» **Your objective**
Transcribe the article on the VING Project below, from "Panos, a junior, and" to "through a neighbor.".

* start Document text *

If you had the chance to give $1,000 to someone in need, would you do it, and who would you help?
Vernon Hills High School students Serena Panos and Jack Brandl accepted the challenge and each knew someone who they thought could use the money.
For Panos, it was a neighbor she did not know well who struggled to pay for classes at College of Lake County and is now looking for a job. For Brandl, it was a student his age who struggled financially but never called attention to himself.
Convincing a nonprofit organization in a one-minute video why these people should receive the money was an effort that paid off for the recipients and for Panos and Brandl, both of Vernon Hills.
"It's a disservice to anyone in your life who could use this money to not take the time for just one minute to make the video," Brandl said.
Panos, who is 16, and Brandl, 18, were among eight Chicago-area children ages 14 to 18 who participated in a test program called the VING Project. Participants are asked to compile a one-minute video answering the question: "If I could give $1,000 to one person in need, who would it be?"
Jill McClain, director of the VING Project, said the nonprofit organization was started by an anonymous Chicago family who wanted to empower the next generation. Kicked off Nov. 1 to symbolize one-to-one giving, the goal also is to let youth -- perhaps for the first time -- be given the chance to help someone financially.
"This will be a unique and hopefully transformative experience to ring the doorbell and give someone a $1,000 check and get nothing in it for yourself other than the experience to say, 'I want to bless you with this money. I want you to keep going and I believe in you,'" McClain said.
Panos, a junior, and Brandl, a senior, learned about the VING Project after McClain spoke at their school. Brandl said getting involved was a no-brainer.
"It's nice they are putting influence in the hands of youth, because sometimes youth get a bad rap as being irresponsible or self-centered," Brandl said. "It's important adults value what youth have to say and who they feel deserves the money."
Choosing a person who should receive the money took some thought.
Panos' choice was 20-year-old Jhamaal Garrett. She didn't know him personally, but learned of him and his plight through a neighbor.
"It was scary because I was giving money to a total stranger. But knowing his background and his story, he was the most deserving person I could think of," she said.
Panos said she learned Jhamaal had lived with his grandfather for awhile until he died. Jhamaal put himself through high school and took classes at CLC and is now looking for a job. Homeless, he stayed with friends or lived in his car.
"It was so stunning that through everything, all his family trouble and not having any support, he finished school and he's trying to find a stable job," Panos said.
"Many people, when hardships strike, think it's easy to give up. He never stops, and I think he was more than deserving to get this money and show everything he's doing is important and he should keep going."
Brandl chose 17-year-old Octavio (because he is a minor, VING Project officials said they could not release his full name). They met in preschool, went to school together until fifth grade, then drifted apart. Brandl said he learned Octavio was homeless for a short time and has struggled financially, but he never showed it.

* end Document text *
* start Listing *

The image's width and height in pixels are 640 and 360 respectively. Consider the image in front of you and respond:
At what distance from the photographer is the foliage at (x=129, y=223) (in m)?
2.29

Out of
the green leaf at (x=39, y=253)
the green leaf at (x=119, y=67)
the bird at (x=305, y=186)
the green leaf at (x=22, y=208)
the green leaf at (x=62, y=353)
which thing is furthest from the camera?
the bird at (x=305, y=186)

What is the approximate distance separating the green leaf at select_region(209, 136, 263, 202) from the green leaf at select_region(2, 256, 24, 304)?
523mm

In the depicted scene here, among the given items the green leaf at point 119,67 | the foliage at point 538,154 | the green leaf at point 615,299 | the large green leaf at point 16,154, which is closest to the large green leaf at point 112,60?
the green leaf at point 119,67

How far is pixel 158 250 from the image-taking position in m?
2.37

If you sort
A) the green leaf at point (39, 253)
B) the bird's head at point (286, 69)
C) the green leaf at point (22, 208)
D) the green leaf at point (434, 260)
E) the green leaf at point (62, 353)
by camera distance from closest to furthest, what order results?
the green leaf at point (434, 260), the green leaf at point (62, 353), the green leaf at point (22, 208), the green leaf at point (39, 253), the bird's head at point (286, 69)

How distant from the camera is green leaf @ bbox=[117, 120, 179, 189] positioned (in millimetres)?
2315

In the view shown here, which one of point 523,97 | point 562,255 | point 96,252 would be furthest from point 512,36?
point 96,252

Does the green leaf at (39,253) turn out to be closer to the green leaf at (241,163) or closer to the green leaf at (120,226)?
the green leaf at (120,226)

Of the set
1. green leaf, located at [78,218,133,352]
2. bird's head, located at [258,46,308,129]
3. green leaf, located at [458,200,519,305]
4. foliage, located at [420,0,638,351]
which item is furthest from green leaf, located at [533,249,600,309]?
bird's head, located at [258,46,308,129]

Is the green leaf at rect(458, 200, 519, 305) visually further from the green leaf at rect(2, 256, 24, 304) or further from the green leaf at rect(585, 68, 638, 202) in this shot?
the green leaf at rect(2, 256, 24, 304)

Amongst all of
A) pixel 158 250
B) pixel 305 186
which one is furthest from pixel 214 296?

* end Listing *

» **Task output**
Panos, a junior, and Brandl, a senior, learned about the VING Project after McClain spoke at their school. Brandl said getting involved was a no-brainer.
"It's nice they are putting influence in the hands of youth, because sometimes youth get a bad rap as being irresponsible or self-centered," Brandl said. "It's important adults value what youth have to say and who they feel deserves the money."
Choosing a person who should receive the money took some thought.
Panos' choice was 20-year-old Jhamaal Garrett. She didn't know him personally, but learned of him and his plight through a neighbor.